Haemorrhage; Myelography; MRI; CT; Necropsy
Intracranial subarachnoid hemorrhage (SAH) is a rare complication of myelography that can have serious consequences and presents a potentially life threatening complication in humans. In both humans and dogs [1-6], it may lead to raised intracranial pressure, the development of prolonged cerebral arterial spasm and cerebral ischemia [6-8]. The condition has been previously reported in two dogs in which it was found on post mortem examination . The current case report describes the clinical presentation, diagnosis, and post mortem necropsy of SAH following an iohexol CT myelogram.
A 10 year old, 20 kg Chow Chow presented to the emergency unit with a 24 hour history of acute signs of back pain and spastic paraparesis following an 11 month history of progressive pelvic limb ataxia. There was neither a history of previous illness, nor a traumatic event been observed. The dog’s general physical examination was unremarkable.

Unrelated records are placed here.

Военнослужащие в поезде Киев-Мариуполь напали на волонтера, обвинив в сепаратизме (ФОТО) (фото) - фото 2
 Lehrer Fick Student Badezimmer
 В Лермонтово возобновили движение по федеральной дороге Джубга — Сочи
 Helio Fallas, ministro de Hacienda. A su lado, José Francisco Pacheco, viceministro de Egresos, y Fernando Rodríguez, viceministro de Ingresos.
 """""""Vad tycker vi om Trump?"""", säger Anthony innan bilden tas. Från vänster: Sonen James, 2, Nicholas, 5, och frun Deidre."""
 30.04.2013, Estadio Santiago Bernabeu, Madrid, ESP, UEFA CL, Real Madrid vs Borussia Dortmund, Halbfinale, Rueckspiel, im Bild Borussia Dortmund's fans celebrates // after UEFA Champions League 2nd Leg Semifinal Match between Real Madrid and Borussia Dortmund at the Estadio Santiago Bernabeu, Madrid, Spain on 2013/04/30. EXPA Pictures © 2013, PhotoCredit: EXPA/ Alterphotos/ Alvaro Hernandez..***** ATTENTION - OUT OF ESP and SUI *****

The neurologic examination revealed non-ambulatory spastic paraparesis of the hind limbs. Proprioception was absent and spinal reflexes were exaggerated, bilaterally in both hind limbs. Nociception was present. Neuroanatomical localization indicated a lesion in the T3-L3 spinal cord segment. The degree of neurologic impairment was graded as 3/5 on the Sharp and Wheeler scale . No abnormalities were detected on biochemistry analysis.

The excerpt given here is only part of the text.